Boden founded Starling in 2014, and it received its banking licence in 2016, launching the following year. In October 2020, it made its first monthly profit of £800,000, becoming the first UK digital challenger bank to do so, and it reached fintech unicorn status in 2021.
In its latest financial results, the bank revealed Boden will remain on the bank’s board as a non-executive director.
Starling reported a doubling of revenue, which reached £453m for its latest financial year, compared with £216m last year. During the 12-month period, which ended March 31, profit was £195m, compared with £32m in the previous financial year.
Last year, the bank lent £4.9bn compared with £3.3bn the previous year, and customer deposits increased 17% to £10.6bn.
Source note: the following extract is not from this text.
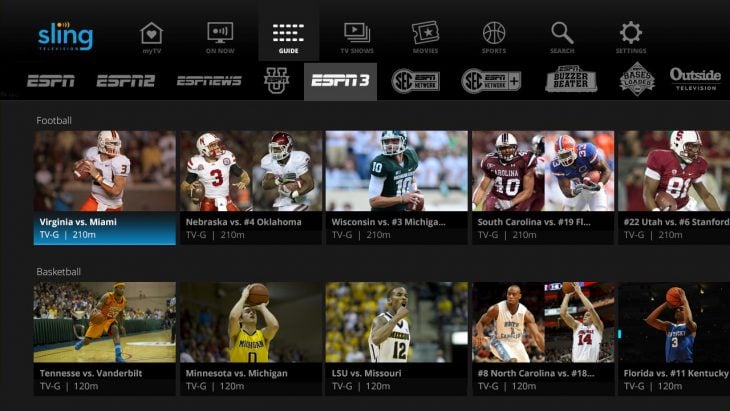 sling tv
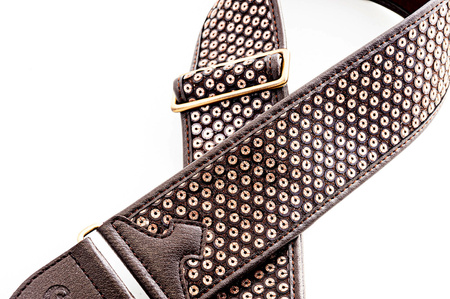 RightOn Straps Talisman Disco Brown - Pas do Gitary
Boden said: “When I started Starling in 2014, I was told no one ever starts a bank, nobody wins market share and you’ll never make a profit. Today’s results prove them wrong. I have spent nearly a decade here as both the founder and CEO, a dual role which is unique in UK banking. It’s been all-consuming and I’ve loved every minute of it.
“Now that we have grown from being an aspiring challenger to an established bank, it is clear the roles and priorities of a CEO and a large shareholder ultimately differ and require distinct approaches,” she said. “As Starling continues to evolve and grow, separating my two roles is in the bank’s best interests.”
Starling chief operating officer John Mountain will take over as interim CEO.
Boden is an IT professional who got into banking: armed with a BSc in computer science and chemistry, and an MBA, the now fellow of the Chartered Institute of IT joined Lloyds Bank in the early 1980s, when she was “doing fintech before fintech was fashionable”.
After Lloyds Bank, her career has included: a period heading up UK IT at Standard Chartered; being one of the original designers of the Clearing House Automated Payments System (Chaps); a role as a strategy and technology consultant at PWC; restructuring European operations at UBS; holding the global chief information officer job for reinsurance at Aon; and running business in 34 countries for ABN Amro, and subsequently RBS, when it took over the Dutch bank.
But it was after leaving RBS in 2011 – to spend time working with startups to find out what was going on in financial services outside the big organisations – that she realised how banks needed to change. She joined Allied Irish Bank as chief operating officer and began implementing some of the ideas she’d had while working with small fintech groups. This was successful for the bank, but Boden wanted more – and realised the only way to get it was by starting from scratch with a new bank when the time was right.